# Need a Netbook under Rs.17000



## Zayed (Jan 26, 2011)

Hi All,

I am planning to but a netbook please advice me, my prefrences are 

-> Atom N455 or N475 or N550 dual core(preffered) processor
-> 250GB or more HDD
-> 1 or 2 GB (preferred)  RAM
-> Excellent battery life 
-> Price Under 16000 or Max 17000 
-> OS: XP or Win7 only (no DOS or Linux)

*Please suggest a Model matching to my requirement.*

*Or let me know any site who have done reviews for NETBOOKs under 15 or 16 or17000K.*


----------



## SlashDK (Jan 26, 2011)

Wait for AMD zacate based netbooks to enter India.

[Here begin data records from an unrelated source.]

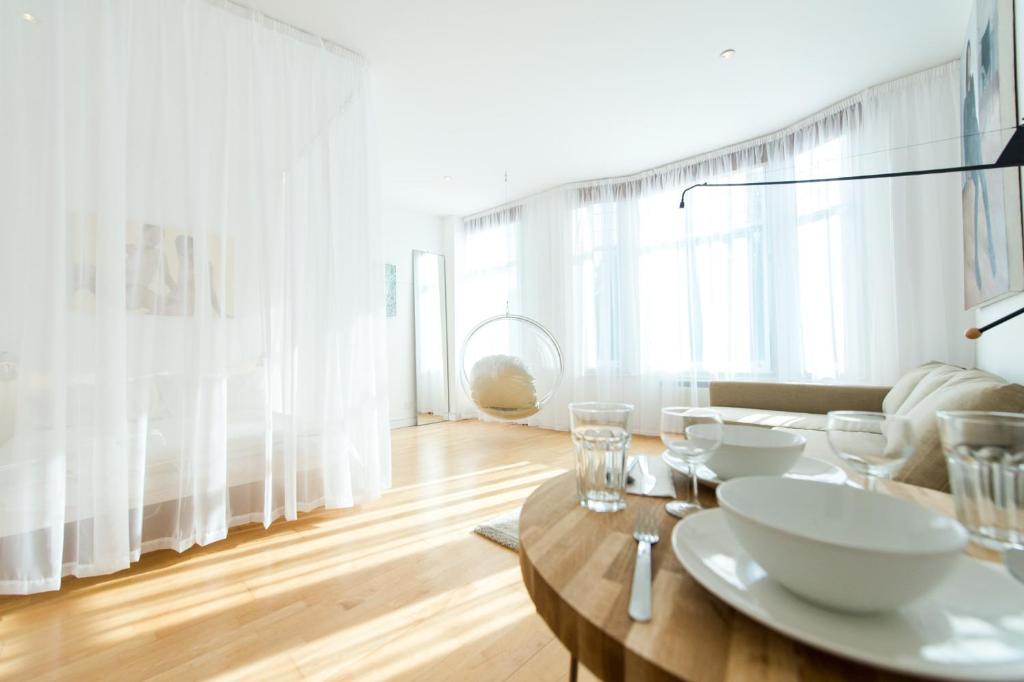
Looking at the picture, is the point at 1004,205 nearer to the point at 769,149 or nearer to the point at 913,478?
the point at 913,478

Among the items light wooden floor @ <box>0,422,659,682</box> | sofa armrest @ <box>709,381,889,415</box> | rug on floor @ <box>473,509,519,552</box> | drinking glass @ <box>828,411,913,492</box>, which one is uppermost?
drinking glass @ <box>828,411,913,492</box>

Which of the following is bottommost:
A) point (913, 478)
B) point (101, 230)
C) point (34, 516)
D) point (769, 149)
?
point (34, 516)

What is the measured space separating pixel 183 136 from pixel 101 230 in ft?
1.87

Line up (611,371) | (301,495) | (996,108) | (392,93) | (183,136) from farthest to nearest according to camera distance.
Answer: (611,371) → (392,93) → (301,495) → (183,136) → (996,108)

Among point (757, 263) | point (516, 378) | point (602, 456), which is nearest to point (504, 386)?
point (516, 378)

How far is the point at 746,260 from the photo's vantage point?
372 centimetres

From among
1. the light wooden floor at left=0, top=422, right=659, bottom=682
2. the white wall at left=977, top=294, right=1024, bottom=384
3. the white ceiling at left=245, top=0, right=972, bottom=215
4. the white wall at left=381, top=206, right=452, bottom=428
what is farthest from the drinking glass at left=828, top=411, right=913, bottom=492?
the white wall at left=381, top=206, right=452, bottom=428

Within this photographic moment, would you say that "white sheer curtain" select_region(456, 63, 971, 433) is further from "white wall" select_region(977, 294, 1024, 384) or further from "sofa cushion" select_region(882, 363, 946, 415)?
"sofa cushion" select_region(882, 363, 946, 415)

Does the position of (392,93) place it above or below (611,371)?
above

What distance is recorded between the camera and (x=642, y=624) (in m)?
0.40

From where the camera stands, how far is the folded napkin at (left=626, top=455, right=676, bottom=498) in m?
0.77

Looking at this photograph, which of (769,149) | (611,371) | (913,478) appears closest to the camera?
(913,478)

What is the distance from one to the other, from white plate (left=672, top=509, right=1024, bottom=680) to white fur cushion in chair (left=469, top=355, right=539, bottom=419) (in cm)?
224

Hopefully they'll be here in a few weeks.


----------



## ssk_the_gr8 (Jan 26, 2011)

amd fusion is the way to go for netbooks... wait a few weeks


----------



## desiibond (Jan 26, 2011)

yes. wait a bit. AMD C-50 and E-350 based netbooks are hitting the market.


----------



## manishjha18 (Jan 26, 2011)

fusion fusion fusion fusion fusion


----------



## Vyom (Jan 30, 2011)

Can anybody clarify what fusion is? Is it the next gen of proccies from AMD, like Sandy Bridge from Intel?


----------



## ssk_the_gr8 (Jan 30, 2011)

Yes it is


----------



## Symbianlover (Mar 1, 2011)

manishjha18 said:


> fusion fusion fusion fusion fusion



fusion is a new generation prossy from AMD like sandy bridge from INTEL.its performend will be beter than now.its grafix will beter than now. And its beter for value for money.so wait for fusion.


----------



## garashis (Mar 22, 2011)

Check these Asus 12 inchers with faster processor and 2 GB ram
Asus 1215T
Asus 1215P
HP Mini 110 Series 110-3607TU (Red)


----------